NAFCU Cautions NCUA’s Taxi Medallion Portfolio a Potentially Bumpy Ride for Credit Unions As…

ARLINGTON, Va.—NAFCU is calling NCUA’s portfolio of taxi medallion loans a “risk” to credit unions.

NAFCU's Share Insurance, Liquidity and Development Fund Oversight Committee (SIF Committee) – in a letter to NCUA Chairman Rodney Hood – shared its analysis regarding the NCUA's "stewardship of taxi medallion loans acquired through the resolution of credit unions which held such loans in high concentrations."

"We note that such a large amount of assets under active management by the NCUA's Asset Management and Assistance Center (AMAC) is without recent precedent," the letter states. "…The SIF Committee is concerned that the unusually large asset portfolio strains agency resources and poses a risk to the credit union community so long as it is under management by AMAC."

As CUToday.info reported here, NCUA is now soliciting bids for its entire taxi medallion loan portfolio, which includes approximately 3,500 medallions from New York City and Chicago. But one member of Congress has urged NCUA to delay any sale of the portfolio as the City of New York and others discuss some sort of financial assistance plan for borrowers who borrowed heavily to buy the medallions prior to the crash in inflated values.

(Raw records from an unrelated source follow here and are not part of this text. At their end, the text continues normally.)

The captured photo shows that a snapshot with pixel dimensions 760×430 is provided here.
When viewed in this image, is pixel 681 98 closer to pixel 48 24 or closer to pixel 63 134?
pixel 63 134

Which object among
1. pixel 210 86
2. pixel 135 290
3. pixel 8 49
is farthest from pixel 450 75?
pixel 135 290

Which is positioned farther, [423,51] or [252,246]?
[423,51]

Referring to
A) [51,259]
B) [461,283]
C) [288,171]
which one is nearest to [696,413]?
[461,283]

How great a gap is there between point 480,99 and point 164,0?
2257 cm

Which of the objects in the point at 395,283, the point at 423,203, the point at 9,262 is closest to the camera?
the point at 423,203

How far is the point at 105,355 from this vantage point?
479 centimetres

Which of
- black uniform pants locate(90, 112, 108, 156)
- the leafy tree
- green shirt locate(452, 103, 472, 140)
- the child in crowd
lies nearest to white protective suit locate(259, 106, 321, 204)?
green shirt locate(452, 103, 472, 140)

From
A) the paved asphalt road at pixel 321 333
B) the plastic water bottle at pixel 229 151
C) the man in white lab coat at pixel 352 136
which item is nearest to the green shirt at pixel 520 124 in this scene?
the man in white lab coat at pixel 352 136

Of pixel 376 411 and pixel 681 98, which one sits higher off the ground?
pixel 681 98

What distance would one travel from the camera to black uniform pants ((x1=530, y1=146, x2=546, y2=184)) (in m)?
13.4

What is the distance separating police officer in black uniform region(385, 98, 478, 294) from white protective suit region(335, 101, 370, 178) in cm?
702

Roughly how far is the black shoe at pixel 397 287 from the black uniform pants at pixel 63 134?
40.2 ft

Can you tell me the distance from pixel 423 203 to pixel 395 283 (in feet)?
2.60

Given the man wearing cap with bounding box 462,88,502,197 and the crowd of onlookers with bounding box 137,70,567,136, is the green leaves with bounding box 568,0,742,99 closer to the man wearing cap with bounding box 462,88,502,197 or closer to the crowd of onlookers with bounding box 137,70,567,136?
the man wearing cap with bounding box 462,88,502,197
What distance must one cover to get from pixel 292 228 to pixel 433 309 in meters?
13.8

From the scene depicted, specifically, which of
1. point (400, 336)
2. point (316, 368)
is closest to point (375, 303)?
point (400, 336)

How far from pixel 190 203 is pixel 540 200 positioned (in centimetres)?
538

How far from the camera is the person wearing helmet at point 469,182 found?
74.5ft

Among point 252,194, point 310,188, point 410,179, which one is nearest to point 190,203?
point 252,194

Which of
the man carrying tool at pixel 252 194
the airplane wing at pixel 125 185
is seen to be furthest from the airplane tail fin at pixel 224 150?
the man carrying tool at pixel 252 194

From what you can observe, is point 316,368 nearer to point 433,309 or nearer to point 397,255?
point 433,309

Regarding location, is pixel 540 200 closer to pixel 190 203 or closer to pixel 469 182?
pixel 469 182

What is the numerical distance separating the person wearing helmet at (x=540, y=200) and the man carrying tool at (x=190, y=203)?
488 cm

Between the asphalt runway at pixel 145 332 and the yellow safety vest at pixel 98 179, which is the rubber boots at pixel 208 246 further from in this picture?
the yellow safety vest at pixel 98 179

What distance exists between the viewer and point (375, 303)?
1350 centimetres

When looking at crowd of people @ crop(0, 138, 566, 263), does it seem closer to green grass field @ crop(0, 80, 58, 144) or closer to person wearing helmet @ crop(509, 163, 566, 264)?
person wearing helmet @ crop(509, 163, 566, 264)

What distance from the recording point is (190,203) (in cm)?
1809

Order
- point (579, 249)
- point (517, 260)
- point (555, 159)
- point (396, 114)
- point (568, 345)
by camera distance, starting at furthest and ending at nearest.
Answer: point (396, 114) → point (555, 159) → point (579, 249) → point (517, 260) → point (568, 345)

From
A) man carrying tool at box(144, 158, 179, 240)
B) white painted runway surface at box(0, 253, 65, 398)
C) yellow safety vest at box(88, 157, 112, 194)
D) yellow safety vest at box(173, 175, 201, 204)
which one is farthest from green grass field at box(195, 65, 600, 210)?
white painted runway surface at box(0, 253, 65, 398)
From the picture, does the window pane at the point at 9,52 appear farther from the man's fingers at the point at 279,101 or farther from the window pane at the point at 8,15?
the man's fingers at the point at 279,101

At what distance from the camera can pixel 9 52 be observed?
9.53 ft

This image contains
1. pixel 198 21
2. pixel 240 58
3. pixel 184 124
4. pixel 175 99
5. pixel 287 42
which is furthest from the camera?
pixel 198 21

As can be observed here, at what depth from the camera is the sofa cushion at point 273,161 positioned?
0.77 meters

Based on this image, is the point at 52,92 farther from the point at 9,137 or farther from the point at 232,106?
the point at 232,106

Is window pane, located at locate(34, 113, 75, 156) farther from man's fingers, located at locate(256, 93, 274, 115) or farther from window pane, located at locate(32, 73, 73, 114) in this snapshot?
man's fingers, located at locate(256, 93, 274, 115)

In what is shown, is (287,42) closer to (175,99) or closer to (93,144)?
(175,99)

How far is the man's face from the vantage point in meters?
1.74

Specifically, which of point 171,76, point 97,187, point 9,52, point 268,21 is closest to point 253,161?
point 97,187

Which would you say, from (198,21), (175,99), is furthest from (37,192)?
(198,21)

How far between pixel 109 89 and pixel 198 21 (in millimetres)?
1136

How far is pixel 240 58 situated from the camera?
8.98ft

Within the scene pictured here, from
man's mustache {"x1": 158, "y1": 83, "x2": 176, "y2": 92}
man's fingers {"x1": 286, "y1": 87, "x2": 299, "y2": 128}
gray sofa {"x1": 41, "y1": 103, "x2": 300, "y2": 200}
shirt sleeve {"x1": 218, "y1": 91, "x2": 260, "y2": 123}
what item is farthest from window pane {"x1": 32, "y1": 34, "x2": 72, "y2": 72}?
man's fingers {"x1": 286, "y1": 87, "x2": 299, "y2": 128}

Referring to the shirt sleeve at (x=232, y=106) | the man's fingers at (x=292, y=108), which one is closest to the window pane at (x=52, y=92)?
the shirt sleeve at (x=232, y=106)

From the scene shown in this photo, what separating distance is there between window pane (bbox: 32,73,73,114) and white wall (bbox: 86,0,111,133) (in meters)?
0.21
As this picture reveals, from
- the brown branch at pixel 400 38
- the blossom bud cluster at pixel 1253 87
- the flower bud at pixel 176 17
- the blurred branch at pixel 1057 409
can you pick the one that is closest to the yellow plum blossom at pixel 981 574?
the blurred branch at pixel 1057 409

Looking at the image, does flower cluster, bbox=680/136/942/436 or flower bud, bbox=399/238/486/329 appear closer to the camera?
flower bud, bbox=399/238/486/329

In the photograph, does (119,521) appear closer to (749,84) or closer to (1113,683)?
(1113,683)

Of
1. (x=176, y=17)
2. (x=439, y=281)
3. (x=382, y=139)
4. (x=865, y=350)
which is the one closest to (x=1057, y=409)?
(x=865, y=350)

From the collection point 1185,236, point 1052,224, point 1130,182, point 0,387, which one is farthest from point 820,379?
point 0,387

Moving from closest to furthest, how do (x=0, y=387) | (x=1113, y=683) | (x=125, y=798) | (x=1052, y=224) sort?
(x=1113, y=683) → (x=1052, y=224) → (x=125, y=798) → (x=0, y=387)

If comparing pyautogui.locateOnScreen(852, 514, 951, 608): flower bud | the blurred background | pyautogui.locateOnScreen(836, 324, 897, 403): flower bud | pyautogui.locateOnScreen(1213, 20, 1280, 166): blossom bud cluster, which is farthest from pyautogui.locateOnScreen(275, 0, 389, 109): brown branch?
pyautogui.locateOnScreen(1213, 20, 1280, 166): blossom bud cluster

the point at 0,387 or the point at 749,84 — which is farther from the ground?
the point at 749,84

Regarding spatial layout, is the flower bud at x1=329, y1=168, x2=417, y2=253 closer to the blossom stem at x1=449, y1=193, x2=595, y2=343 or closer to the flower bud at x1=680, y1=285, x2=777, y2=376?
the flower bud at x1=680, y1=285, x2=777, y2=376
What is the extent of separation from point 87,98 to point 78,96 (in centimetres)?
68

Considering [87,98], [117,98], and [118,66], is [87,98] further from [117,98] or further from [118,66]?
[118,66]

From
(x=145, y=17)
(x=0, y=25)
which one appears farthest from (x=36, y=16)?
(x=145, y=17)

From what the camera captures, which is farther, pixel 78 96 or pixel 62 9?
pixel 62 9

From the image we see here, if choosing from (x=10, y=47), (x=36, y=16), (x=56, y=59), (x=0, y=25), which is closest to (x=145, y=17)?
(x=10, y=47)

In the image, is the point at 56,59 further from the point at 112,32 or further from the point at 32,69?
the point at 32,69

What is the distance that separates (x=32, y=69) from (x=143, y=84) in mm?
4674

NCUA came to own the medallions as the result of the failure of a half-dozen credit unions that specialized in making medallion loans. The failures cost the insurance fund nearly three-quarters of a billion dollars.

Support for ‘Expeditious Sale’

The committee said it supports NCUA's efforts to obtain "an expeditious a sale as possible, so long as the agency is able to get a fair price for the portfolio." 

The question of what constitutes a fair price is one that could pose a challenge, NAFCU said.

"NAFCU members have expressed questions and concerns relative to the factors NCUA will use to determine whether or not an offer represents fair pricing, given the rarity of these transactions in the open market," the committee wrote. "Ultimately, if it is determined that a fairly-priced transaction is not feasible at this time for the entire portfolio of medallion loans, the NCUA should consider exploring other avenues to achieve a fair price in the most expeditious way possible."

In addition, the committee urged NCUA to manage the assets transparently to the extent that it could without impacting safety and soundness.